§ TEXT SEGMENT
———

Prosecutor General Yuri Lutsenko is one of the dragons who has taken over Ukraine after ousting the previous serpent, ex-President Viktor Yanukovych, in 2014.

He seems to have completely forgotten that he was a firebrand revolutionary who harangued about government corruption and oppression under Yanukovych.

Now he has become a puppet of President Petro Poroshenko’s corrupt kleptocratic regime and is lashing out at everyone who dares criticize its corruption, incompetence and lawlessness.

The Verkhovna Rada, Ukraine’s parliament, on November 6 invited Lutsenko to report on the investigations into the terrible murder of whistleblower Kateryna Gandziuk as a result of an acid attack and dozens of other recent attacks on activists all over Ukraine.

Instead of doing his job, Lutsenko smeared and insulted civil society and all those who criticize his poor performance. He urged one of the lawmakers to publically perform a lewd sexual act on him and called other lawmakers and activists “scoundrels.”

Lutsenko also staged a fake resignation show, saying that he would resign but knowing that the Rada would not accept his resignation.

He has become a complete lookalike of one of his predecessors, Yanukovych’s Prosecutor General Viktor Pshonka: like Pshonka, Lutsenko is focusing on persecuting political opponents and spearheading corruption rather than fighting it.

Lawless police

Another revolutionary-turned-kleptocrat is Interior Minister Arsen Avakov.

A corruption case against Avakov’s son Alexander and Avakov’s ex-deputy Sergey Chebotar was closed by Anti-Corruption Prosecutor Nazar Kholodnytsky’s office in July thanks to Avakov’s political leverage. The case was terminated despite immense evidence against them, including video footage of them discussing a corrupt deal and implicating Avakov in the scheme.

Avakov’s Interior Ministry and police have been accused of sabotaging the Gandziuk case and of involvement in the murder. They deny the accusations.

The suspected organiser of the attack, Sergey Torbin, is a former police official.

Before the attack, Gandziuk had also criticized top police official Artem Antonshchuk and Kirill Stremousov, a pro-Russian official from Ilya Kiva’s Socialist Party. Kiva is the current head of the Interior Ministry’s labour union and a former police official and aide to Avakov.

Corrupt anti-corruption court?

The utter failure of the Ukrainian authorities to move towards the rule of law was also demonstrated on November 6 when the Public Integrity Council, the judiciary’s civil society watchdog, stated the obvious.

The watchdog said that judicial reform in Ukraine had utterly collapsed, and the cleansing of the judiciary had failed. They said the High Qualification Commission had completely blocked their work and left them no scope for cooperation.

This triggered criticism by officials of USAID, who have consistently insisted that the Public Integrity Council continue to cooperate with the discredited High Qualification Commission.

———

§ DATASET RECORDS
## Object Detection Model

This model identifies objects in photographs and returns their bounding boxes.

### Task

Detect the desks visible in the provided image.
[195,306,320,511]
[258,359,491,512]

———

§ OBJECTIVES
1. Name every person in the article on Ukrainian corruption whose title contains the word "Prosecutor," and give each one's title as the article states it.
2. Continue the article on Ukrainian corruption, picking up right after its final sentence.

§ SOLVED TASKS
1.
- Yuri Lutsenko: Prosecutor General
- Viktor Pshonka: Yanukovych's Prosecutor General
- Nazar Kholodnytsky: Anti-Corruption Prosecutor

2.
This exposes the perennial problem of US and European officials who have cooperated with Ukrainian kleptocrats for three decades. They collaborated with the corrupt dictatorship of Yanukovych in the same way as they do with the incumbent kleptocrats.

Look at the results: have they achieved justice in Ukraine by shaking hands with cronies of Yanukovych and Poroshenko?

European and U.S. officials are now bracing for the next failure instead of resolving the problems that led to previous failures and thus preventing fiascos in the future.

The High Qualification Commission of Judges on Nov. 6 appointed a foreign expert panel intended to help in the selection of the High Anti-Corruption Court.

But the panel will be a powerless façade unless the following problems are resolved:

First, the High Qualification Commission of Judges has not yet solved the problem of giving the foreign expert panel known as the Public Council of International Experts (PCIE) access to the candidates’ personal data.

If the PCIE doesn’t get access to personal data, its work will be blocked.

Second, the PCIE might be blocked by the High Qualification Commission from assessing the results of candidates’ practical examinations. The High Qualification Commission has previously refused to publish such results, thus casting doubt on whether they were assessed objectively.

Third, the High Qualification Commission still intends to use highly dubious psychological tests that encouraged politically dependent loyalists. The validity of the tests has been questioned, and the commission had the effective authority to assign scores reserved for psychological tests randomly.

Fourth, the High Qualification Commission has utterly refused to change the arbitrary and subjective assessment methodology that enables it to assign most points to candidates without any stated reasons and thus rig the selection of judges and promote corrupt, incompetent and loyal candidates.

These problems can only be resolved if Ukraine’s European and American partners finally help the Ukrainian people by standing firm against Ukraine’s kleptocracy instead of condoning their shenanigans.